Quel être doué d'intelligence n'aime avant tout la Lumière,
merveille des merveilles de l'espace qui l'entoure,
source rayonnante de joie, onde irisée,
omniprésente et douce à l'éveil du jour?

Les vastes mondes stellaires dans leur course incessante
l'aspi­rent tel un principe de vie,
baignant et dansant parmi son flot azuré
- le minéral étincelant l'absorbe, immuable
- le végétal sensible, gorgé de sève
- l'ani­mal ardent, indomptable, multiforme
- et l'homme enfin, superbe étranger à la démarche souple, au regard profond
et aux lèvres délicatement entrou­vertes sur un verbe mélodieux.

Lumière, souveraine de la nature,
qui appelle toute force vive à d'innom­brables métamorphoses,
qui noue et dénoue perpé­tuellement ses alliances
et nimbe de son image céleste toute créature !

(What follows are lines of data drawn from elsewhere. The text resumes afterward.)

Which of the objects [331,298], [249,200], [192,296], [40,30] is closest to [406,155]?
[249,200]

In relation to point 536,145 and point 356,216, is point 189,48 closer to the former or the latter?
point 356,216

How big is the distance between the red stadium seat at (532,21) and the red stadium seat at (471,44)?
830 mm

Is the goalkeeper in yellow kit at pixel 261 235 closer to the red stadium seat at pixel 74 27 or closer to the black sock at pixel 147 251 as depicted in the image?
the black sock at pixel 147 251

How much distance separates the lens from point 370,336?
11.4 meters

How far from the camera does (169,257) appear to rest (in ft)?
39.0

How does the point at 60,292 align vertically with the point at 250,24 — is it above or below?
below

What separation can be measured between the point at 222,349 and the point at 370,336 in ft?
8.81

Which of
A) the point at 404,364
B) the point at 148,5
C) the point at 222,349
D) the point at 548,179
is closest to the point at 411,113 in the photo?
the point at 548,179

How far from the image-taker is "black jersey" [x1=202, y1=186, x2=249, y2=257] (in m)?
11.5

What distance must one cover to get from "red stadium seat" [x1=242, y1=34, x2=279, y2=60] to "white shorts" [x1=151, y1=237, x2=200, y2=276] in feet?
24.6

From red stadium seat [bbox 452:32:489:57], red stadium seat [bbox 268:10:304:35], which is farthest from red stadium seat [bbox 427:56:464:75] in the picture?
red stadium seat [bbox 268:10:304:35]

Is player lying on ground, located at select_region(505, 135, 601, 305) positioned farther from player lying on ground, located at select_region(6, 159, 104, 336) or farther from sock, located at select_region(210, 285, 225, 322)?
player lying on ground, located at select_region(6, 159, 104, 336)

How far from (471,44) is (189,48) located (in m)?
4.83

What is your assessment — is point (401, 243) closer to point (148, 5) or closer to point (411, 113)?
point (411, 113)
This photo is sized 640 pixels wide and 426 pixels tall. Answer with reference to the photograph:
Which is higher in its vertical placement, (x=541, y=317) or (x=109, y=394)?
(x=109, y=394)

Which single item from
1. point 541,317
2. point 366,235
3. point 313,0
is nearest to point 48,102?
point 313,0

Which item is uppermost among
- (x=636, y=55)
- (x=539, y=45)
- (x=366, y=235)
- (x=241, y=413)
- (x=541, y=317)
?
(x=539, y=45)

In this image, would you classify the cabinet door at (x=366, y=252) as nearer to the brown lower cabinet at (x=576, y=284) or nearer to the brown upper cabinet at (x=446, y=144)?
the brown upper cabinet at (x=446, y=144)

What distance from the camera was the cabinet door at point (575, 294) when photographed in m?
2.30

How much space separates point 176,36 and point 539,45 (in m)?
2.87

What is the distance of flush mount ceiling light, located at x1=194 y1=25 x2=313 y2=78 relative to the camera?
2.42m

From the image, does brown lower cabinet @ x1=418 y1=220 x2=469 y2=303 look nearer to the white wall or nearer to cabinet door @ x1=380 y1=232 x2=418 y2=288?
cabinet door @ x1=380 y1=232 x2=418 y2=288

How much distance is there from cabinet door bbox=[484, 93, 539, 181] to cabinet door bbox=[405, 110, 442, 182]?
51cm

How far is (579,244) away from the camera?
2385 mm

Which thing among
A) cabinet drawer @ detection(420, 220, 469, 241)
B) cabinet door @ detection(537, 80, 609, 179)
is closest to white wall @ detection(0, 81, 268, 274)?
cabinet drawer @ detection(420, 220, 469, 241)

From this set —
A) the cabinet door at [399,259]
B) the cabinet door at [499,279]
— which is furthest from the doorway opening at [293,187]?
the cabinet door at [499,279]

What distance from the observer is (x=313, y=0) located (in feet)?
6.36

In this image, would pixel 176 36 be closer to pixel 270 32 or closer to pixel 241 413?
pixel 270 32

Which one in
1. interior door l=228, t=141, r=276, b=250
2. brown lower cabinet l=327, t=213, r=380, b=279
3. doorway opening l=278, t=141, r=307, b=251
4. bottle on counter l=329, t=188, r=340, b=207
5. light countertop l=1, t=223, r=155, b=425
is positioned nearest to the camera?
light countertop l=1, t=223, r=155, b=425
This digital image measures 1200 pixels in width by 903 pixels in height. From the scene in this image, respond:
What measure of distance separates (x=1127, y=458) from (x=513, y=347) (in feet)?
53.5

Lumière dont la seule présence révèle
la prodigieuse splendeur des règnes d'ici-bas.

Mais
je me tourne vers l'ineffable,
vers la sainte et mystérieuse Nuit.

Le monde gît au loin,
plongé dans un abîme,
ne laissant derrière soi que solitude et déso­lation.
Mon âme vibre d'une profonde mélancolie...
je veux m'épandre en gouttes de rosée et me confondre à la cendre...

Les lointains souvenirs, les désirs d'ado­lescence,
les rêves d'enfance -joies fugitives et vaines espérances d'une vie entière –
arrivent tout de gris vêtus, semblables aux brumes vespérales du jour décli­nant.

La Lumière s'en est allée en d'autres lieux éta­blir ses joyeux campements.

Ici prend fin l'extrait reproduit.